Readers of this blog know that I'm a WB cynic (and I'm not talking the TV network). I'm not much of a fan of World Bank-directed solutions to the world's most pressing problems. If you haven't read White Man's Burden by William Easterly, you should, and you'll understand why.
So perhaps that's why I'm not jumping for joy at the announcement on Friday that "poor countries will soon receive billions of dollars from a new World Bank fund to help them cut pollution, save energy and fight global warming."
Industrialized (or post-industrialized?) countries like the US want developing countries to do their share to dramatically reducing their emissions. Developing countries want financial help to cut their growing emissions. And there's an obvious gulf between the two positions.
I believe developing countries should be allowed to develop their economies without too much interference from the likes of us. That said, why should those same countries have to do it the old fashioned way?
As with mobile phones and wireless networks, we should encourage developing countries to leapfrog tired, polluting and otherwise wasteful technologies for something better, cleaner, brighter -- and maintain their economic growth.
If the World Bank fund focuses on supporting "publicly and privately financed projects that deploy technologies that can cut emissions, increase efficiency and save energy in developing countries," as the US, British, and Japanese finance ministers said in the Financial Times on Friday, then great. If it goes the way of other World Bank interventions, then we're in trouble.

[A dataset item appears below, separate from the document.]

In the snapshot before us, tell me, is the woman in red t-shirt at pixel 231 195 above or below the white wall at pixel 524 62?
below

At least the WB seems to be learning from its mistakes.
President Bush will cough up some of the US$2bn that he pledged last month to augment the World Bank clean technology fund, which will be combined with US$1.5bn more from the UK, and at least some of the US$10bn that Japan announced in January, according to Hank Paulson and his colleagues Alistair Darling and Fukushiro Nukaga.
"Without moving growth on to a cleaner technology path, climate change could have a devastating impact on the world’s poorest and most vulnerable people," wrote the 3 Tenors of Finance in FT. "The fund will be an important step towards meeting the challenge of creating an environmentally sustainable path to prosperity."
The World Bank says it will establish "a strategic climate investment facility that would accelerate and scale up low carbon and climate-resilient investments in developing countries."
Let's hope the fund focuses on appropriate, local solutions for leapfrogging rather than the large-scale planning exercises we've come to expect from the WB.